**ENTRIES PROVIDED**
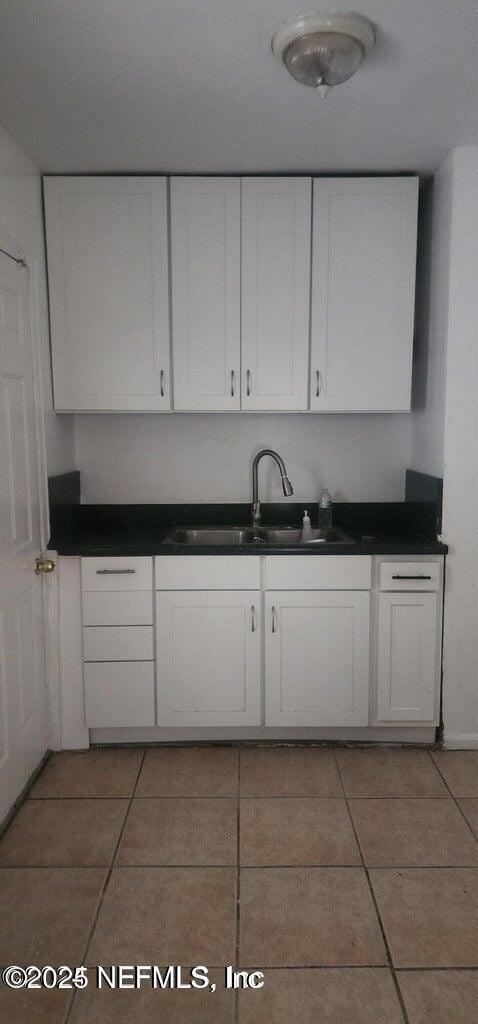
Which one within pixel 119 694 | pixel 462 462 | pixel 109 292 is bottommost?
pixel 119 694

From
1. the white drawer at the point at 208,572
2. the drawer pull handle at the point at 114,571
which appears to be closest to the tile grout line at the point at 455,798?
the white drawer at the point at 208,572

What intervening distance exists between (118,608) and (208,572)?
1.29ft

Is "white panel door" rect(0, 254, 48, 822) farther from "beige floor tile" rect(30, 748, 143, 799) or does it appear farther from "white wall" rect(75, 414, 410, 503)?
"white wall" rect(75, 414, 410, 503)

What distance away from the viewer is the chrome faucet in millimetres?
2865

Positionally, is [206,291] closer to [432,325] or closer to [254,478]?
[254,478]

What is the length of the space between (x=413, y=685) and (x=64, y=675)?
143 cm

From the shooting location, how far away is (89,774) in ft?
8.20

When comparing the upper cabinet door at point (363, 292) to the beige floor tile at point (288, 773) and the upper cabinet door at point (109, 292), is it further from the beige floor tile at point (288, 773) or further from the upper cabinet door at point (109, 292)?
the beige floor tile at point (288, 773)

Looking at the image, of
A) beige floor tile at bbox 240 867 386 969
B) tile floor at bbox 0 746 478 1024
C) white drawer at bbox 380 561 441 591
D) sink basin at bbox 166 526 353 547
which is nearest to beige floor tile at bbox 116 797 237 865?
tile floor at bbox 0 746 478 1024

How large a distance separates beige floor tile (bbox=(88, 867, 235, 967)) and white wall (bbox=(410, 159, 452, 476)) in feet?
5.62

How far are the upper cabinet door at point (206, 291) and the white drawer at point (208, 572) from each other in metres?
0.66

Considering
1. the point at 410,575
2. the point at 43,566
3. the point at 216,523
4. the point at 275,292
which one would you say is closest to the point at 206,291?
the point at 275,292

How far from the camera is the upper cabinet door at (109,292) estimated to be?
8.65 feet

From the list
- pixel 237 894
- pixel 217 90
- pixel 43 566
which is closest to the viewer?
pixel 237 894
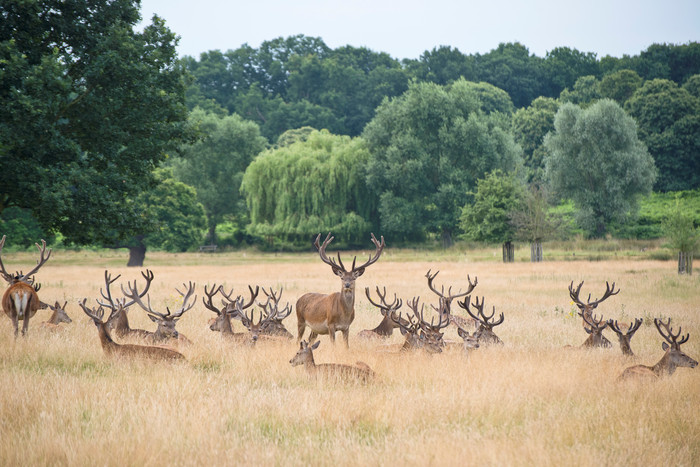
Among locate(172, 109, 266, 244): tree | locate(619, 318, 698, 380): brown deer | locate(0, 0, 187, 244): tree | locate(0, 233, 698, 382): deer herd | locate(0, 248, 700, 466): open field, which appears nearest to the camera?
locate(0, 248, 700, 466): open field

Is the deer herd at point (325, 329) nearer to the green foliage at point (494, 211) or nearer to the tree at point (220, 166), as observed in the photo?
the green foliage at point (494, 211)

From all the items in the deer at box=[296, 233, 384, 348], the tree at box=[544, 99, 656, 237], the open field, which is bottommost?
the open field

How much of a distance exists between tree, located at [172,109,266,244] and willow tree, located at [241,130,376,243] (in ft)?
30.3

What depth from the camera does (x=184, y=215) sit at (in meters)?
40.1

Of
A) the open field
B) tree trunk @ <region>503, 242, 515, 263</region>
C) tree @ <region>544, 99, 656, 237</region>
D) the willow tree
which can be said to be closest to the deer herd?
the open field

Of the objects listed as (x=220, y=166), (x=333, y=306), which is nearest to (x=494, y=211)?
(x=333, y=306)

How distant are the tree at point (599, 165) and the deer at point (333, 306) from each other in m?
37.9

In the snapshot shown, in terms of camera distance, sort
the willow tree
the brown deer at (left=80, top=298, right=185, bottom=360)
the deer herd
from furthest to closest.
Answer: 1. the willow tree
2. the brown deer at (left=80, top=298, right=185, bottom=360)
3. the deer herd

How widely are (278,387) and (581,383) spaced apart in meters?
3.16

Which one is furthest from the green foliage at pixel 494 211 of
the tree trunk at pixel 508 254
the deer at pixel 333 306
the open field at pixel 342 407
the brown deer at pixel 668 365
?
the brown deer at pixel 668 365

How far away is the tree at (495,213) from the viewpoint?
33.8 metres

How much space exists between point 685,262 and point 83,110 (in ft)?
67.2

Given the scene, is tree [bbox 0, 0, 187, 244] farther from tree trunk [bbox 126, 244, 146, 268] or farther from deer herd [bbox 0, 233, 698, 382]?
tree trunk [bbox 126, 244, 146, 268]

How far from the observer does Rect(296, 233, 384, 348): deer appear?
8.55 metres
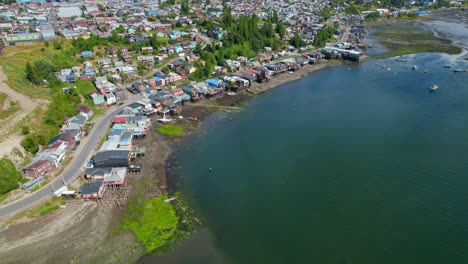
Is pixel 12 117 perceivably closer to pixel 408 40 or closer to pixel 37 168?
pixel 37 168

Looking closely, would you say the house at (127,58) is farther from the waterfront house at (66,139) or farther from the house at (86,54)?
the waterfront house at (66,139)

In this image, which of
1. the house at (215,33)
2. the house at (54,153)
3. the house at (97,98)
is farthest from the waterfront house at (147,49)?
the house at (54,153)

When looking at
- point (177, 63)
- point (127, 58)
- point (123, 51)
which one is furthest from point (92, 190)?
point (123, 51)

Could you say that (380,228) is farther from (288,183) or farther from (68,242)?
(68,242)

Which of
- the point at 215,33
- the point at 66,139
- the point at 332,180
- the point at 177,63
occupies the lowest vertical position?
the point at 332,180

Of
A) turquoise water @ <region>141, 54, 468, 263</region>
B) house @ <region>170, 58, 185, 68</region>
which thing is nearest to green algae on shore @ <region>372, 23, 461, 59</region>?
turquoise water @ <region>141, 54, 468, 263</region>

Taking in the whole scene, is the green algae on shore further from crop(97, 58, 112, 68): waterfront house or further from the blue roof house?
crop(97, 58, 112, 68): waterfront house

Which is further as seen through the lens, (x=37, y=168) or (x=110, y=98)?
(x=110, y=98)
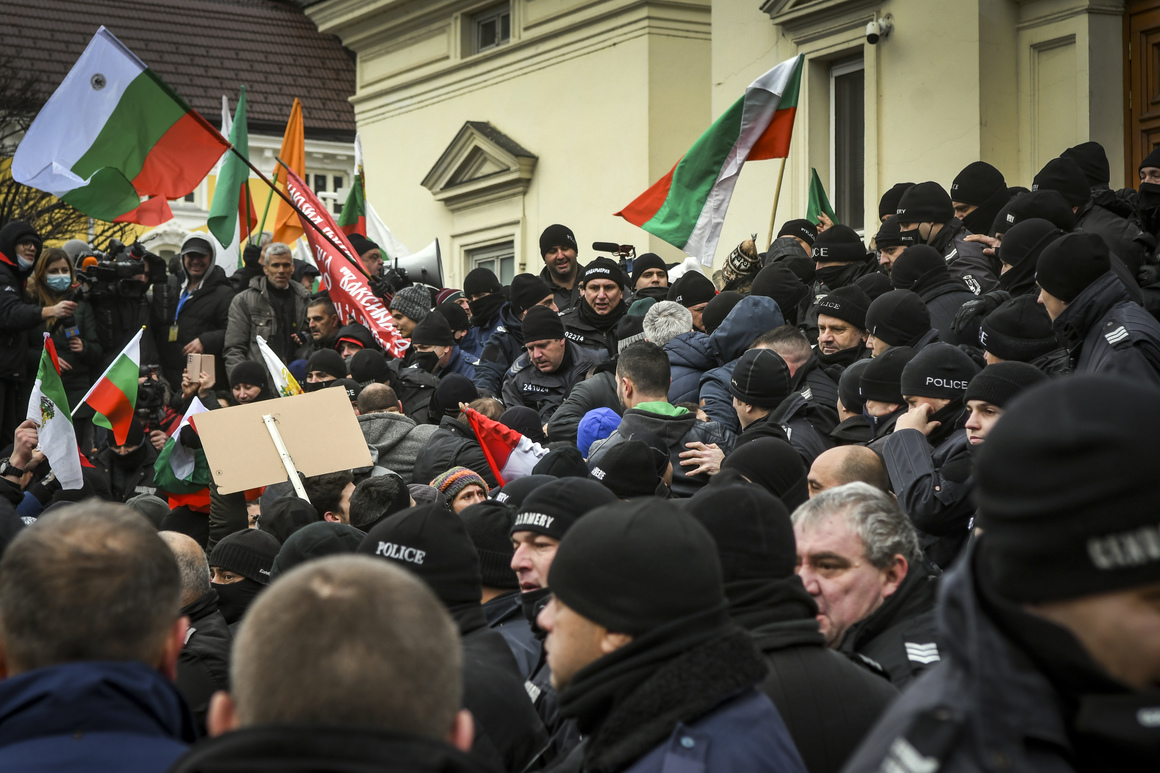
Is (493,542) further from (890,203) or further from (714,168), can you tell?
(890,203)

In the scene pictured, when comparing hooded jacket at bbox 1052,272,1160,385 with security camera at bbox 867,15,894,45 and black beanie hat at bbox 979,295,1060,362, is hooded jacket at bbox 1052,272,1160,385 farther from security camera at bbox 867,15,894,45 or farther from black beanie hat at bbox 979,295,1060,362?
security camera at bbox 867,15,894,45

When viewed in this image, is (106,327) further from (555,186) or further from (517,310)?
(555,186)

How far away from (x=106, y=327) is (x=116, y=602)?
391 inches

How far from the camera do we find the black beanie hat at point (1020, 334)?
19.8 feet

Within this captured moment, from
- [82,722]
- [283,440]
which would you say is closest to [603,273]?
[283,440]

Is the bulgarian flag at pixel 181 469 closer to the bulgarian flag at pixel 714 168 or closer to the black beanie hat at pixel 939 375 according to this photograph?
the bulgarian flag at pixel 714 168

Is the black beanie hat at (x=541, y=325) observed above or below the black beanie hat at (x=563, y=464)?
above

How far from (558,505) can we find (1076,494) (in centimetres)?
269

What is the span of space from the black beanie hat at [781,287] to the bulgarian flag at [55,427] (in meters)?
4.31

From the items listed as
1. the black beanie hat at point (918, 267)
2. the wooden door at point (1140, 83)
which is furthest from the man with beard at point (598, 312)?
the wooden door at point (1140, 83)

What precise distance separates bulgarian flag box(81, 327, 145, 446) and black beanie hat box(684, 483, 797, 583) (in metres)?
6.27

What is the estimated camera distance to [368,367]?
9641 millimetres

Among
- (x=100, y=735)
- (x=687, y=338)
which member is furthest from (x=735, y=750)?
(x=687, y=338)

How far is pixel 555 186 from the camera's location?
66.1ft
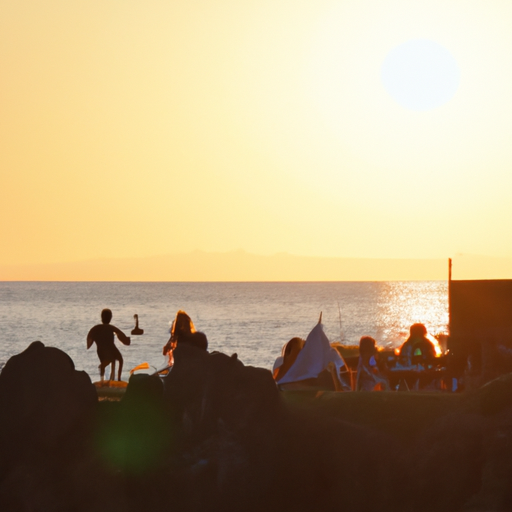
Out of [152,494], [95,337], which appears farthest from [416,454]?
[95,337]

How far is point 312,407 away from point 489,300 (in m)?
5.81

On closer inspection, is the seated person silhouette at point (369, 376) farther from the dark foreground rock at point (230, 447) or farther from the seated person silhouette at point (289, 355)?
the dark foreground rock at point (230, 447)

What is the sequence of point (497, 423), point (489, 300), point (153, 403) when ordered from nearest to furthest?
point (497, 423) < point (153, 403) < point (489, 300)

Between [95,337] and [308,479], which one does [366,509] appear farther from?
[95,337]

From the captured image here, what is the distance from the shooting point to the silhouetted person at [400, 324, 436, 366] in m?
14.7

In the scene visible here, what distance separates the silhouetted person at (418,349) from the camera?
14695mm

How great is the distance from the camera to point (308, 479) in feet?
36.4

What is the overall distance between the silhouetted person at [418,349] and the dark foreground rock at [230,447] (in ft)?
9.18

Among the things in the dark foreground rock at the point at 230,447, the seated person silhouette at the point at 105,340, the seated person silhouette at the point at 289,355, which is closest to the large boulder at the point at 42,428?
the dark foreground rock at the point at 230,447

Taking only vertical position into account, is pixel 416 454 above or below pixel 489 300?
below

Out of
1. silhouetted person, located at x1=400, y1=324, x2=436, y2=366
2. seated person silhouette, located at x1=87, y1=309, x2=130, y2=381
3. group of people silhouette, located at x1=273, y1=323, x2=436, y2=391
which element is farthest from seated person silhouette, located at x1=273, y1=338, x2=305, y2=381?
seated person silhouette, located at x1=87, y1=309, x2=130, y2=381

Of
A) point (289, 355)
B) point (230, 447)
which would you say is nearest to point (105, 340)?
point (289, 355)

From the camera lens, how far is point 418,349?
48.2ft

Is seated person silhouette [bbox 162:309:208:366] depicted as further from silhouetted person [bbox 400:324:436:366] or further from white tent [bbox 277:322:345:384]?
silhouetted person [bbox 400:324:436:366]
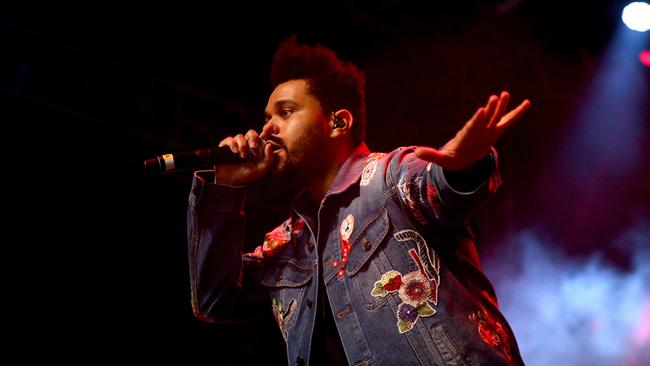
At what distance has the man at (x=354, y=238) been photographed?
5.40 feet

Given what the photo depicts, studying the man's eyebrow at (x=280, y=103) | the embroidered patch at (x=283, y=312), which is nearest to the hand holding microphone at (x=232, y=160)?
the man's eyebrow at (x=280, y=103)

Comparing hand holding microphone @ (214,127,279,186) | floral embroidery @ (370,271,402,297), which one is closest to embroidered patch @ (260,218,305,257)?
hand holding microphone @ (214,127,279,186)

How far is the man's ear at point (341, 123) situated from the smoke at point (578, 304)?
271 cm

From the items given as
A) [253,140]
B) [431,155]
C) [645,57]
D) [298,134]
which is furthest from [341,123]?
[645,57]

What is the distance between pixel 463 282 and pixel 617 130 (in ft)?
12.0

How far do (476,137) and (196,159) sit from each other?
49.1 inches

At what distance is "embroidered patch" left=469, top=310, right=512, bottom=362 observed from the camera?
1.70 metres

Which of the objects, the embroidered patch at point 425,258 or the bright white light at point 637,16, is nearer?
the embroidered patch at point 425,258

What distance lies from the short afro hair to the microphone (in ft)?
1.52

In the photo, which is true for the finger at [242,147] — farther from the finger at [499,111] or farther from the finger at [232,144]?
the finger at [499,111]

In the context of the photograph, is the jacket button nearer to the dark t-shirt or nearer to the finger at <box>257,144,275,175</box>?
the dark t-shirt

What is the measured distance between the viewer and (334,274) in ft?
6.62

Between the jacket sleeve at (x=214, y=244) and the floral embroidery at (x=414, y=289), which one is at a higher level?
the jacket sleeve at (x=214, y=244)

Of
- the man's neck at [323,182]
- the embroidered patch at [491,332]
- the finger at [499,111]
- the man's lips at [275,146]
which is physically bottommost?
the embroidered patch at [491,332]
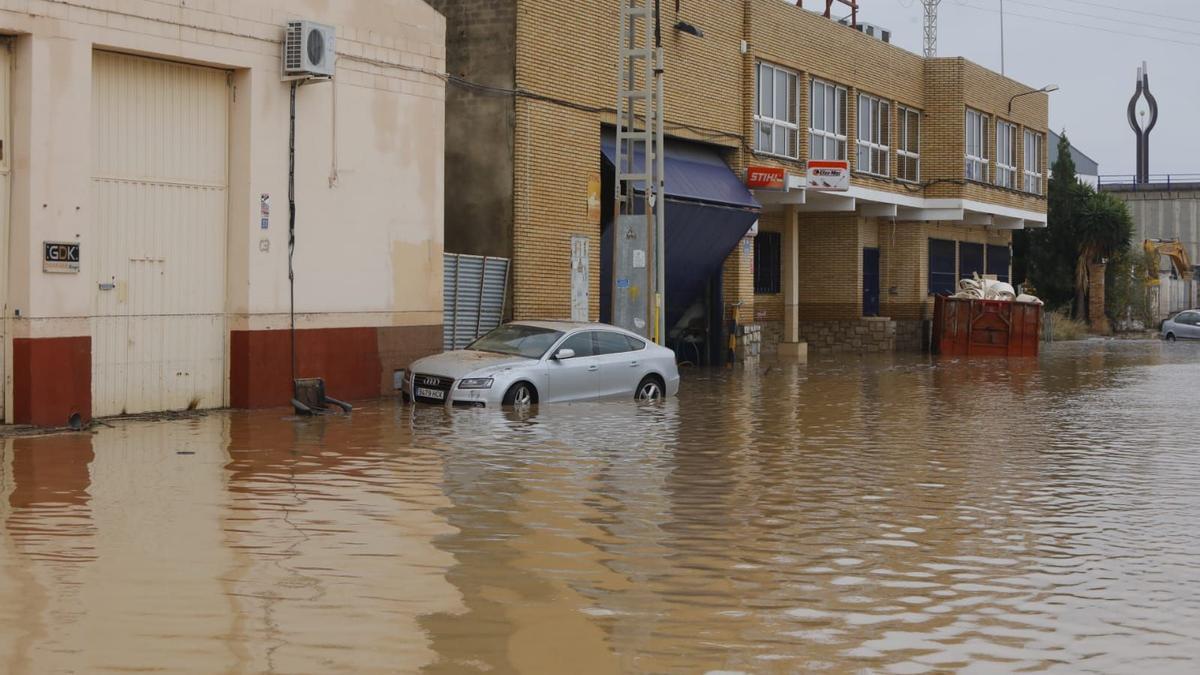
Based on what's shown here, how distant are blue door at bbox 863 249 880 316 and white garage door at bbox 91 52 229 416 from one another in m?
27.5

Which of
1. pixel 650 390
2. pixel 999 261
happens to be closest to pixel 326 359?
pixel 650 390

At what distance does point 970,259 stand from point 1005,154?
3.60m

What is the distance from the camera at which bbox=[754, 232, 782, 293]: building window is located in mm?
40375

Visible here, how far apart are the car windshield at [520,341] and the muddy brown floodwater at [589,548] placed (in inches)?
83.0

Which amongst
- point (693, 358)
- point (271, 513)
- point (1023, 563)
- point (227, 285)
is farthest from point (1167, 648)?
point (693, 358)

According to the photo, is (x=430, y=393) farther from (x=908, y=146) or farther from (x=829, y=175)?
(x=908, y=146)

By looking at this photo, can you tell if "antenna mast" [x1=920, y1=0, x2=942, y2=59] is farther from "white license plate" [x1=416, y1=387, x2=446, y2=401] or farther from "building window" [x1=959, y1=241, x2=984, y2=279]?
"white license plate" [x1=416, y1=387, x2=446, y2=401]

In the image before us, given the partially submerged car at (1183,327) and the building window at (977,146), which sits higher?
the building window at (977,146)

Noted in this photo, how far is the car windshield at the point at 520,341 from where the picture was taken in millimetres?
20234

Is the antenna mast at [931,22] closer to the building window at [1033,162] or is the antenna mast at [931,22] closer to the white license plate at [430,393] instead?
the building window at [1033,162]

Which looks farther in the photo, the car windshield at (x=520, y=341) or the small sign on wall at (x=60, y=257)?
the car windshield at (x=520, y=341)

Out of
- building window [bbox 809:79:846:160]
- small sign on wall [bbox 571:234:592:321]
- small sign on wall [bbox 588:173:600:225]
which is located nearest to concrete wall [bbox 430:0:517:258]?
small sign on wall [bbox 571:234:592:321]

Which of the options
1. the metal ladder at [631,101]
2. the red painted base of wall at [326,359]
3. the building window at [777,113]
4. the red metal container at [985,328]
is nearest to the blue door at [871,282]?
the red metal container at [985,328]

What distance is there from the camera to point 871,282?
44469 mm
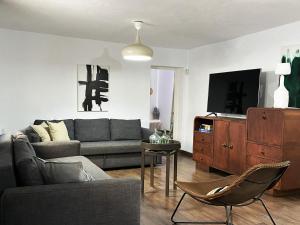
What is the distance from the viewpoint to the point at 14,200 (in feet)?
6.44

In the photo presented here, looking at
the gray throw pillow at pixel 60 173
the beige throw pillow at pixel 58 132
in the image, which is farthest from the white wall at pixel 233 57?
the gray throw pillow at pixel 60 173

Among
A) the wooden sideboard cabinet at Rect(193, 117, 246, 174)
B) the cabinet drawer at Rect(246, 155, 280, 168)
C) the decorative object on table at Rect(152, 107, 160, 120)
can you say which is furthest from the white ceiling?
the decorative object on table at Rect(152, 107, 160, 120)

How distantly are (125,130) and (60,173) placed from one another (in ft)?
11.8

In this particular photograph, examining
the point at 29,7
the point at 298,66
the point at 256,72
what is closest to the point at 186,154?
the point at 256,72

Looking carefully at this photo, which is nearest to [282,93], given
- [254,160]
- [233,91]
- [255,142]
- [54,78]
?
[255,142]

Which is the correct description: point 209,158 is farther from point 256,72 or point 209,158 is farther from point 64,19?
point 64,19

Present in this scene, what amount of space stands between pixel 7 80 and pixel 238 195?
14.5 feet

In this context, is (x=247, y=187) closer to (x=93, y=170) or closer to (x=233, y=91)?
(x=93, y=170)

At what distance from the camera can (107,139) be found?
18.7ft

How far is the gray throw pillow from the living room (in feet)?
0.19

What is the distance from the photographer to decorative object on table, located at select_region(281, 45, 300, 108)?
4129 millimetres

**DO THIS**
Give back exactly the lines from the line holding "How distantly are" through the last line of the listing, including both.

**WRITTEN SOLUTION**
How distantly are (125,130) and (60,173) placed from one another (in ft)?
11.8

In this particular photograph, examining
the point at 29,7
the point at 298,66
the point at 256,72
what is closest to the point at 186,154?
the point at 256,72

Looking carefully at this photo, which is nearest to [282,93], given
- [254,160]
- [233,91]
- [255,142]
- [54,78]
?
[255,142]

Which is the correct description: point 209,158 is farther from point 256,72 or point 209,158 is farther from point 64,19?
point 64,19

Present in this scene, what amount of space stands between pixel 7 80 and pixel 238 195?
14.5 feet

In this context, is (x=247, y=187) closer to (x=93, y=170) or closer to (x=233, y=91)?
(x=93, y=170)

At what distance from the camera can (107,139) be found?
18.7ft

How far is the gray throw pillow from the living room (in feet)?
0.19

What is the distance from the photographer to decorative object on table, located at select_region(281, 45, 300, 108)?
4129 millimetres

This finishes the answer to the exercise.